State role in cyberespionage campaign? China says report 'lacks technical proof'

A report by security firm Mandiant provides one of the most extensive cases yet for the Chinese government's hand in massive-scale online data theft. Targets included an array of key businesses.

China's government says that an extensive report on an alleged ongoing cyberespionage campaign by Chinese military hackers – which included a broad array of business targets – "lacks technical proof" of state involvement.

The Chinese Ministry of Defense released a statement on its website Wednesday arguing that the new report, released by US security firm Mandiant, provides thin support for its assertion that Chinese state forces were behind online attacks against some 150 victims, mostly US-based sites, writes Reuters.

"The report, in only relying on linking IP [Internet protocol] address to reach a conclusion the hacking attacks originated from China, lacks technical proof," the statement said.
"Everyone knows that the use of usurped IP addresses to carry out hacking attacks happens on an almost daily basis." 

"Second, there is still no internationally clear, unified definition of what consists of a 'hacking attack'. There is no legal evidence behind the report subjectively inducing that the everyday gathering of online [information] is online spying," it added.

The Mandiant report, released Tuesday, provides one of the most extensive cases yet for the Chinese government's involvement in online theft of data on a massive scale. The report documents the deeds of a large group of hackers, dubbed "APT1" by the firm, as they cracked the servers of 141 companies in 20 major industries and successfully stole many terabytes of data. Mandiant traced almost all of APT1's routes online back to Shanghai, and some even more specifically to a region in the city where a cyber-focused unit of the Chinese military, Unit 61398, is located.

Although possibly a military enterprise, APT1 appears to be focused toward corporate profit ends. The report notes that hackers' targets included a broad range of business types, including information technology, aerospace, financial services, agriculture, energy, and health care, and that information stolen included product specs, manufacturing procedures, and business plans. That sort of information, writes The Associated Press, could provide China's various state-owned megacorporations with major bargaining leverage and competitive advantages in the global marketplace.

Companies in fields from petrochemicals to software can cut costs by receiving stolen secrets. An energy company bidding for access to an oil field abroad can save money if spies can tell it what foreign rivals might pay. Suppliers can press customers to pay more if they know details of their finances. For China, advanced technology and other information from the West could help speed the rise of giant state owned companies seen as national champions.

Although the report asserts that "the sheer scale and duration of sustained attacks against such a wide set of industries from a singularly identified group based in China leaves little doubt about the organization behind APT1," some cyberespionage experts note that it's still a step short of proving the involvement of Unit 61398 and the Chinese military. Dell Secureworks cybersecurity expert Joe Stewart told The Christian Science Monitor, "There’s what we suspect and what we can prove."

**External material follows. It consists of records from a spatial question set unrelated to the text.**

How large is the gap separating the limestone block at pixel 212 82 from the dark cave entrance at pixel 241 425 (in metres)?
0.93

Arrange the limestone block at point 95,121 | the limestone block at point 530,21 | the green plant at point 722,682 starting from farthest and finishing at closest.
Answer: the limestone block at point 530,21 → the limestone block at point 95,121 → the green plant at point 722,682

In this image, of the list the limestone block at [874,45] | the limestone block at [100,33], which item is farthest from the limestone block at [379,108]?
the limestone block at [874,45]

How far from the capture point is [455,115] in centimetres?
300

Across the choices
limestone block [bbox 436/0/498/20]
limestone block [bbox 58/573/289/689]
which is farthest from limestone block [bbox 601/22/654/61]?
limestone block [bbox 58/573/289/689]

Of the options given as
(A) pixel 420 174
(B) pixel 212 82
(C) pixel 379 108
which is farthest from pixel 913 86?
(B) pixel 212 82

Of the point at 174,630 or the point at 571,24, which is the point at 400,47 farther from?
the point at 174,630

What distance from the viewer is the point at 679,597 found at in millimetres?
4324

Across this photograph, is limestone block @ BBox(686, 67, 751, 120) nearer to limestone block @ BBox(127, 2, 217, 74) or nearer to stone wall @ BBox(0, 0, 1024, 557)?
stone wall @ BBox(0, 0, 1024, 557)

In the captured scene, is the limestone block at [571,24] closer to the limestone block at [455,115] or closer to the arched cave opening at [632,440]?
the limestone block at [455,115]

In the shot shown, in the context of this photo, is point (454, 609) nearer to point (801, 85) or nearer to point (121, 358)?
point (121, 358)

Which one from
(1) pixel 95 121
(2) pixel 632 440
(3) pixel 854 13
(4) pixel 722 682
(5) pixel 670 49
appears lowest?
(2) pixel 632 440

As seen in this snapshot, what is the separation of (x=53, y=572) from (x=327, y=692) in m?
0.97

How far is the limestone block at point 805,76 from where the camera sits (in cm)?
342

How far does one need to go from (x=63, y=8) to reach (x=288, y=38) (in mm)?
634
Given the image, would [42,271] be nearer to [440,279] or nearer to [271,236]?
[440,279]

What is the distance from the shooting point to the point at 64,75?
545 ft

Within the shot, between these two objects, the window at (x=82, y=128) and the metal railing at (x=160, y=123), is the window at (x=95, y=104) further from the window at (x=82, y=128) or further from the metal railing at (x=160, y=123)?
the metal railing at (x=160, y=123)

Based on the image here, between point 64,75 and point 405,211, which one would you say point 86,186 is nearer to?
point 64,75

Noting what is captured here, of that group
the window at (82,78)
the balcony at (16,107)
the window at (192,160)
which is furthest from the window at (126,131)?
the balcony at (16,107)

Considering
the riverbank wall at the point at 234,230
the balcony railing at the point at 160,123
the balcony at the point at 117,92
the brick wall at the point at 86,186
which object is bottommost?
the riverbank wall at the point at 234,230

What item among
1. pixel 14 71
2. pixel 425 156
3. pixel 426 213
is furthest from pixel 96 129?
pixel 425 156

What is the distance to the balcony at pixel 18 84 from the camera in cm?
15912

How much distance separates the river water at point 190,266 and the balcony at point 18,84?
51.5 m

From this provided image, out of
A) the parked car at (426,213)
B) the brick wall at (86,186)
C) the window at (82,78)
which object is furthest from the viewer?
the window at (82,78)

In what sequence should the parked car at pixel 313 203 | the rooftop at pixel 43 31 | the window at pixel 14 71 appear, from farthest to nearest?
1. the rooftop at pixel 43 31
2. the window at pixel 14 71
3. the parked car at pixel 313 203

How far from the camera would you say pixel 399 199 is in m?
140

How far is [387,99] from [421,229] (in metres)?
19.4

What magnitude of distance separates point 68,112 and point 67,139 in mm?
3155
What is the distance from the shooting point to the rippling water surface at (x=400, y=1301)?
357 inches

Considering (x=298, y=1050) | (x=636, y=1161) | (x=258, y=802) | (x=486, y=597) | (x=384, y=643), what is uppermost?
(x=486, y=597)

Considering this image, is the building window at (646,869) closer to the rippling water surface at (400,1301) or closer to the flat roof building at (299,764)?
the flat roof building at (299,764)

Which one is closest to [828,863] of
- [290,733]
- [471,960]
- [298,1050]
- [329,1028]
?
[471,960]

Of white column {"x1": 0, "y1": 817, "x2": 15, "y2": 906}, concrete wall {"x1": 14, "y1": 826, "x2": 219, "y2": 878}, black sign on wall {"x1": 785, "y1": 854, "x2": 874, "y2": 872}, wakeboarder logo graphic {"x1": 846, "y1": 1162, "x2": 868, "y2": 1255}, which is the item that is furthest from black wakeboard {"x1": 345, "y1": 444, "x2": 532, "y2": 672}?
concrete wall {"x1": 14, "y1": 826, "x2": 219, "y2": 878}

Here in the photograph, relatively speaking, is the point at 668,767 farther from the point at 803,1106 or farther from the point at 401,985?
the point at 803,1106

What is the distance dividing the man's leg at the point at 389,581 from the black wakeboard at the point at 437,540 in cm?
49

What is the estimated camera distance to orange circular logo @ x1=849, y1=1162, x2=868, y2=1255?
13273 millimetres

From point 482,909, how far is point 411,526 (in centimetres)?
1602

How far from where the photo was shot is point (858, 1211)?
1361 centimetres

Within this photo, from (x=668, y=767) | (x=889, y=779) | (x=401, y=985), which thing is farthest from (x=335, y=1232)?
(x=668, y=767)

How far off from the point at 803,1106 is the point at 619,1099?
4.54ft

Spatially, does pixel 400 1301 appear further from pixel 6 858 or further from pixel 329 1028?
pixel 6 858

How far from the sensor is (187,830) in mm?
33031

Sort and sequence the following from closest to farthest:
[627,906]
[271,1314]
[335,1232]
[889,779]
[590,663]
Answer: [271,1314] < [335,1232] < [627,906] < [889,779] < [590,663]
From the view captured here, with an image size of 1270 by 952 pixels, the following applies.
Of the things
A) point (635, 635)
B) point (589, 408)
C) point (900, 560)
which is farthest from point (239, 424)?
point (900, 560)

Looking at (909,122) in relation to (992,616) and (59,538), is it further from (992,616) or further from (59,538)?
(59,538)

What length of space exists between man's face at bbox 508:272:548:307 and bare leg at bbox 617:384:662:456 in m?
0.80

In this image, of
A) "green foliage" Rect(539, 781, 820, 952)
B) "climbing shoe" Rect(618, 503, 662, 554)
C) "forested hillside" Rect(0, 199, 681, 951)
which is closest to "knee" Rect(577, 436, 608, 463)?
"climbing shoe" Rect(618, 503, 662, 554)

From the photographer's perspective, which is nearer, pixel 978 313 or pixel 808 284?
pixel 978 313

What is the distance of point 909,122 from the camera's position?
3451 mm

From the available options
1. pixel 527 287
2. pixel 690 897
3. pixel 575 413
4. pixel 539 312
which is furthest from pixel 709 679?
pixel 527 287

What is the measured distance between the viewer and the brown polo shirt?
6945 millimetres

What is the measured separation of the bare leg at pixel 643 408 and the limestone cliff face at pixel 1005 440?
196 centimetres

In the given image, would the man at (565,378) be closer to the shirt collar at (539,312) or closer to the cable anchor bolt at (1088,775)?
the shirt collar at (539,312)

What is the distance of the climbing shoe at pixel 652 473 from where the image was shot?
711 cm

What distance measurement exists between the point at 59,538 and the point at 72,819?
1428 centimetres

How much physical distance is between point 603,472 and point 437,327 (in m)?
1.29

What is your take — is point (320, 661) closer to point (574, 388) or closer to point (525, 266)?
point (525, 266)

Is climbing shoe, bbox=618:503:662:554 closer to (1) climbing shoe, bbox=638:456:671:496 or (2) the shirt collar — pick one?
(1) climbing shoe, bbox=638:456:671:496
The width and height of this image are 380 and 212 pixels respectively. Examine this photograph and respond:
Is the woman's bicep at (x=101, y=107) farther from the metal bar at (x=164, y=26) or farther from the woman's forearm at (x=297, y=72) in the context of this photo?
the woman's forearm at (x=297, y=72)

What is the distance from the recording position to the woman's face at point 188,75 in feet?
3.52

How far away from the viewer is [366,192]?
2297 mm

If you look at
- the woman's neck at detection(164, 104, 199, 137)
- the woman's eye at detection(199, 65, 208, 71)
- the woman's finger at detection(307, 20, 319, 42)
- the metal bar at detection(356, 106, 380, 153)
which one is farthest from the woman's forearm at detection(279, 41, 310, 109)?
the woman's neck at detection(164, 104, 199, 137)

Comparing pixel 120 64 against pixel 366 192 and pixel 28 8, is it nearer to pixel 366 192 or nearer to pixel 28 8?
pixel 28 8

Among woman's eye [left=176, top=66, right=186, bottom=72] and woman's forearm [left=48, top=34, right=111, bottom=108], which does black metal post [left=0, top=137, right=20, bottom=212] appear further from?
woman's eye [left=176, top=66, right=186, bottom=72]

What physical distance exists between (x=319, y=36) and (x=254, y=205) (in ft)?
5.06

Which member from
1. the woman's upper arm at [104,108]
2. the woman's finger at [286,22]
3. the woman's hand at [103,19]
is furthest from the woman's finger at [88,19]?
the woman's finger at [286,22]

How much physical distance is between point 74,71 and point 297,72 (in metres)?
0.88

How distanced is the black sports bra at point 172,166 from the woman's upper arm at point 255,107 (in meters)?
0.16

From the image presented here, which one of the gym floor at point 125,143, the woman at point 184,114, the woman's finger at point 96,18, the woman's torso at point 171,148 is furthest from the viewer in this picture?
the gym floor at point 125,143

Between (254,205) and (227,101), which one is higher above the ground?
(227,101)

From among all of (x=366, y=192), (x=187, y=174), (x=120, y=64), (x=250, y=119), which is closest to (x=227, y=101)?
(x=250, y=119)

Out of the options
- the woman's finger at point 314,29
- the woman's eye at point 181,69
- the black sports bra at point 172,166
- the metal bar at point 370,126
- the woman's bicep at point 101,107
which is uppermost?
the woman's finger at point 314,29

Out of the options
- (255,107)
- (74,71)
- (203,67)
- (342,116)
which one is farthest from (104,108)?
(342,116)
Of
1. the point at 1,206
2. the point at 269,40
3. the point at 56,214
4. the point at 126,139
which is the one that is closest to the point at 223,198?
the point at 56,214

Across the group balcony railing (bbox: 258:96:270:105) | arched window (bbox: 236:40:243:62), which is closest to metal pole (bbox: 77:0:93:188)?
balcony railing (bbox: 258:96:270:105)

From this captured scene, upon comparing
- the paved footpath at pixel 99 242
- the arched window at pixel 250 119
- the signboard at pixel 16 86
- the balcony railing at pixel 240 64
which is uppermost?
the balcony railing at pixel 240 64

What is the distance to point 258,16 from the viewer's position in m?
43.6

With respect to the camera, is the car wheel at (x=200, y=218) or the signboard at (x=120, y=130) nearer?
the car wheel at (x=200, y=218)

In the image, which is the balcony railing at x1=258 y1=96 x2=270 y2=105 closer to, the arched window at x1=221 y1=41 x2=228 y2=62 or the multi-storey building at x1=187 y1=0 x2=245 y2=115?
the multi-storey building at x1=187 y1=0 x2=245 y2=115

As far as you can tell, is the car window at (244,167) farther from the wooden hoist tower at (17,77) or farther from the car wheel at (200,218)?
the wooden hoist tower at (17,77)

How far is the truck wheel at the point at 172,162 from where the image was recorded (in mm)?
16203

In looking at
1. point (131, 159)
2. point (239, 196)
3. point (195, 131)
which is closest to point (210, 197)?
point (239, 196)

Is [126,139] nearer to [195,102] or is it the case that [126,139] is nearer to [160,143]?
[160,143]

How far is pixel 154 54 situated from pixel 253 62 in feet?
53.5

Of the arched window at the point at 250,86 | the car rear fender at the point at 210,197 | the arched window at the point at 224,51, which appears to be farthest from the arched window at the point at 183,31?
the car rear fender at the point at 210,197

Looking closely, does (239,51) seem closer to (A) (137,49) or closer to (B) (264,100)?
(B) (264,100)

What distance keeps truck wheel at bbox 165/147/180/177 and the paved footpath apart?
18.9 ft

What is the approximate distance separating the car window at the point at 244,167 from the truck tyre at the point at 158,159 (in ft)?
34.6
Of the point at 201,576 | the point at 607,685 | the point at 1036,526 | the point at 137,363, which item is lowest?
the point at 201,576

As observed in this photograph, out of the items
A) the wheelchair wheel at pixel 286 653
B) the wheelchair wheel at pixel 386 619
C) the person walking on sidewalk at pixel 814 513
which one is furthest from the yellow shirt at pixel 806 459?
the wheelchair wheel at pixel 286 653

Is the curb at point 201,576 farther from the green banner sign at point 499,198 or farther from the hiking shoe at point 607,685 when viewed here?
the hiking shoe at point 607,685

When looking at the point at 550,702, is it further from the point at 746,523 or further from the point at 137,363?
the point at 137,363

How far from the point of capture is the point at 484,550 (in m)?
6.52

“We still don’t have any hard proof that ... APT1 is coming out of that [Unit 61398's 12-story] building, other than a lot of weird coincidence pointing that direction. To me, it’s not hard evidence,” he said.

But, as the Mandiant report notes, the other valid possibility that the evidence supports seems "unlikely": that "[a] secret, resourced organization full of mainland Chinese speakers with direct access to Shanghai-based telecommunications infrastructure is engaged in a multi-year, enterprise scale computer espionage campaign right outside of Unit 61398’s gates, performing tasks similar to Unit 61398’s known mission."

Regardless, the report has brought Unit 61398 into the limelight, and the unit has locked down security in response. Agence France-Presse reports that one of its photographers, along with another international photographer, was briefly held by soldiers after shooting video outside the unit's headquarters.

Six Chinese soldiers in uniform pulled the AFP photographer out of a car and brought him to the guardhouse, where they searched his bag and seized his camera's memory card before allowing him to leave with a warning.

Speaking in English, the apparent leader of the group told him no photography was allowed since it was a military installation.